- _Passage for review_:
Aged CA3 place cells are hyperactive

In the CA1 subregion, we found no difference in the mean overall or maximum firing rates between the age groups (age effects, F_(1,273) < 1.0, p > 0.3) (Fig. 5A,B). There was a trend in both groups toward higher overall firing rates in the novel environment compared with the familiar one (environment effect, F_(1,273) = 4.7, p = 0.03; age-by-environment interaction: F_(1,273) = 1.2, p = 0.28). There was also no difference in maximum firing rates across environments between young and aged rats (no age-by-environment interaction).

- _Records_:

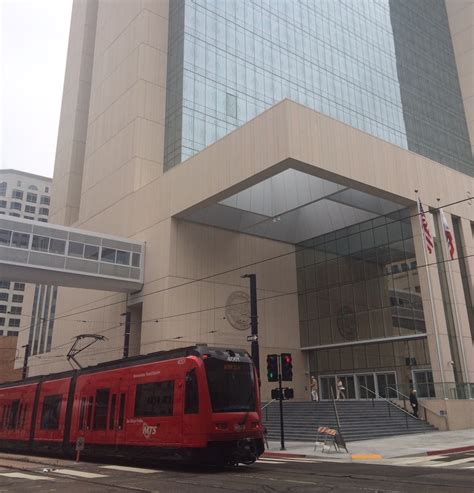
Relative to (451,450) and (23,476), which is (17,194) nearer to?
(23,476)

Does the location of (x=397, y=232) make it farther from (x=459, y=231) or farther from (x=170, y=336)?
(x=170, y=336)

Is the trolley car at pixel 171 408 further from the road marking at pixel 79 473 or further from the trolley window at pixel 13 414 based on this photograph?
the trolley window at pixel 13 414

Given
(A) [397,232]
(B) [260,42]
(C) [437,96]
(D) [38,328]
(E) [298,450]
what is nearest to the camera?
(E) [298,450]

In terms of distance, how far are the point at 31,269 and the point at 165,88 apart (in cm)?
2062

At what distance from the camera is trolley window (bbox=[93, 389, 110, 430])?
17094 mm

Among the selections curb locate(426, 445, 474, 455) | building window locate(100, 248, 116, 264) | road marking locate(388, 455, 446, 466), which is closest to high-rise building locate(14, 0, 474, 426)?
building window locate(100, 248, 116, 264)

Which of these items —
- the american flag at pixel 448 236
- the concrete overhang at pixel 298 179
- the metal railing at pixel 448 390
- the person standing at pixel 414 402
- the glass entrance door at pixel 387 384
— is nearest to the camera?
the person standing at pixel 414 402

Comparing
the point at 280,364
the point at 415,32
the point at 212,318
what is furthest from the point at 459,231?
the point at 415,32

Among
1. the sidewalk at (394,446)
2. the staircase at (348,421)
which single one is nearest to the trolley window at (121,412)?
the sidewalk at (394,446)

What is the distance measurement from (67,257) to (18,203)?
92541 millimetres

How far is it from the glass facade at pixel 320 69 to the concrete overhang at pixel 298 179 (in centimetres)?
742

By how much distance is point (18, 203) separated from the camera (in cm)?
11850

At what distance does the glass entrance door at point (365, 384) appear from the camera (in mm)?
35469

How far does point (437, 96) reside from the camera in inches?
2461
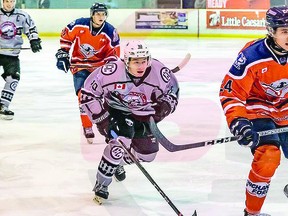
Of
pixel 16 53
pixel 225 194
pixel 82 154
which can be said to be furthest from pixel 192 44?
pixel 225 194

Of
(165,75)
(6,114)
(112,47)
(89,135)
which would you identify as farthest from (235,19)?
(165,75)

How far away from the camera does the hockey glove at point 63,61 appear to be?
4.49 metres

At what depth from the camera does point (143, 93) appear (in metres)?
3.18

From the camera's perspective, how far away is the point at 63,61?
14.8ft

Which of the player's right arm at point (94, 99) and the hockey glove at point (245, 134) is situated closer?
the hockey glove at point (245, 134)

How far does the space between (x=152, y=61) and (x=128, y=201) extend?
65 cm

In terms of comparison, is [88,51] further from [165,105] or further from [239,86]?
[239,86]

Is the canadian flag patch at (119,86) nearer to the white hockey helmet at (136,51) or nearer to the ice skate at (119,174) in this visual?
the white hockey helmet at (136,51)

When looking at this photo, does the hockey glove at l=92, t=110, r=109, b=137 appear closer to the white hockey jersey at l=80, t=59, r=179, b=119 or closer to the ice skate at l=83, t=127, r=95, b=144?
the white hockey jersey at l=80, t=59, r=179, b=119

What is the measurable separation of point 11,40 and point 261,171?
11.1 feet

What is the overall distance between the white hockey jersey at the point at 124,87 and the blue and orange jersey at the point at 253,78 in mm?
498

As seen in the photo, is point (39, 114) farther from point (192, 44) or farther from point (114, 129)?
point (192, 44)

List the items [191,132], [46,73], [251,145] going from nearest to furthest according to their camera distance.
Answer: [251,145], [191,132], [46,73]

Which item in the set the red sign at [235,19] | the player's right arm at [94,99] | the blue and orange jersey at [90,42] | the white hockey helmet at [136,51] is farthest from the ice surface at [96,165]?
the red sign at [235,19]
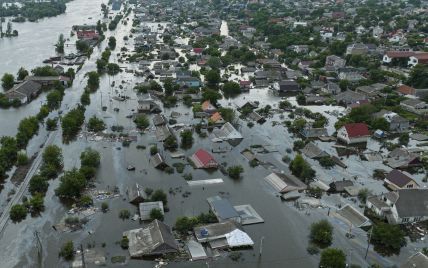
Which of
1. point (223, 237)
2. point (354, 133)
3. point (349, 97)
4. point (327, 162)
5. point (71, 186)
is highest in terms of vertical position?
point (71, 186)

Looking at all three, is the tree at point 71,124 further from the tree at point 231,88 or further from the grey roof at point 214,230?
the grey roof at point 214,230

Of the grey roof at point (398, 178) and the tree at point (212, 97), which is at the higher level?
the tree at point (212, 97)

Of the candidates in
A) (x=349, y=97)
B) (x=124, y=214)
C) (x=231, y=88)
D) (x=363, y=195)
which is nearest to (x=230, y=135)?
(x=363, y=195)

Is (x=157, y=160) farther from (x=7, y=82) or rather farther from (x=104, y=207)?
(x=7, y=82)

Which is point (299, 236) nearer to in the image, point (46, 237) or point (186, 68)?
point (46, 237)

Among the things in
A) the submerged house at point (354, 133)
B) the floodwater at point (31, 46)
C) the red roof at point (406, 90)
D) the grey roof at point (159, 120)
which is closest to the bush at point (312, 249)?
the submerged house at point (354, 133)

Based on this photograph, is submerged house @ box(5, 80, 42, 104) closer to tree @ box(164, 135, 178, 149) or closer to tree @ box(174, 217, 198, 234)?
tree @ box(164, 135, 178, 149)

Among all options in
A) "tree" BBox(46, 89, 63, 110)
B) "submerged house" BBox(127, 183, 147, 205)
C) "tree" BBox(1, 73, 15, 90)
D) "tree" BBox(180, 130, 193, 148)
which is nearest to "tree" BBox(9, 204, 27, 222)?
"submerged house" BBox(127, 183, 147, 205)
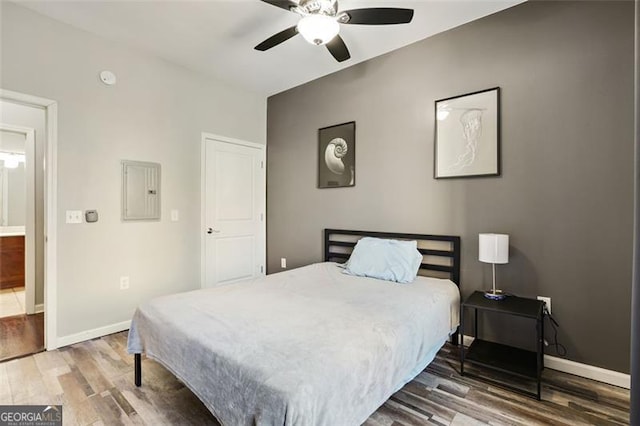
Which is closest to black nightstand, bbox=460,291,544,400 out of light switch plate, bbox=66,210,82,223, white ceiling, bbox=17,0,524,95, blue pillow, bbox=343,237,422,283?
blue pillow, bbox=343,237,422,283

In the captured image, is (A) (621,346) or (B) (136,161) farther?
(B) (136,161)

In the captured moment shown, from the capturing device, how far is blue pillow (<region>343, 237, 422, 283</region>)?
2.68 meters

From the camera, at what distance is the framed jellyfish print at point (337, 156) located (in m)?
3.54

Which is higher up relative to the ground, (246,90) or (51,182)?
(246,90)

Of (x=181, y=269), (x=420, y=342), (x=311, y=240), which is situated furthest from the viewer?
(x=311, y=240)

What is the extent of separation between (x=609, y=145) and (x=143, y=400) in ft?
11.6

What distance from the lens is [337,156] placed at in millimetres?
3686

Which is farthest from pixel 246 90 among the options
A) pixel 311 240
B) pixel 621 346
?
pixel 621 346

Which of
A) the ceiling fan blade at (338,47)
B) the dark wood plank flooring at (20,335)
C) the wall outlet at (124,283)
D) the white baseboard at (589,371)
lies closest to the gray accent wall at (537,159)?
the white baseboard at (589,371)

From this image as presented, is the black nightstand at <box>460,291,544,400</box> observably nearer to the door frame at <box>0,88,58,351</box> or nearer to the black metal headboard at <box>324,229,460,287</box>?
the black metal headboard at <box>324,229,460,287</box>

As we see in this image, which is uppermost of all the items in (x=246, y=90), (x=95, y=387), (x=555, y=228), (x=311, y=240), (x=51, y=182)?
(x=246, y=90)

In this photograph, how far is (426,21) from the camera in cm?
269

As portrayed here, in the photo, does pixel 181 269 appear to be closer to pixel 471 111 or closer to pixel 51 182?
pixel 51 182

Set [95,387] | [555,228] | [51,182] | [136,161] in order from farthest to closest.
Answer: [136,161] < [51,182] < [555,228] < [95,387]
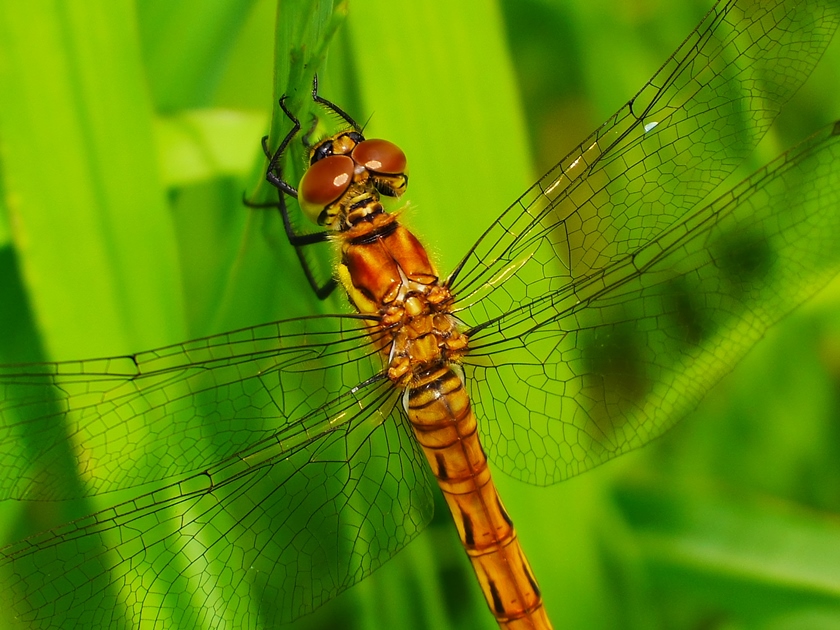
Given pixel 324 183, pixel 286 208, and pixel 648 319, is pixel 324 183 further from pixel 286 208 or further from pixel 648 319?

- _Required tasks_:
A) According to the passage on place-cell firing rates, in which subregion was there no age difference in mean overall or maximum firing rates?
B) Echo the passage on place-cell firing rates from "In the CA1 subregion, we" to "(no age-by-environment interaction).".
C) List every p-value that the passage on place-cell firing rates reports.

- _Answers per task_:
A) The CA1 subregion.

B)
In the CA1 subregion, we found no difference in the mean overall or maximum firing rates between the age groups (age effects, F_(1,273) < 1.0, p > 0.3) (Fig. 5A,B). There was a trend in both groups toward higher overall firing rates in the novel environment compared with the familiar one (environment effect, F_(1,273) = 4.7, p = 0.03; age-by-environment interaction: F_(1,273) = 1.2, p = 0.28). There was also no difference in maximum firing rates across environments between young and aged rats (no age-by-environment interaction).

C) p > 0.3; p = 0.03; p = 0.28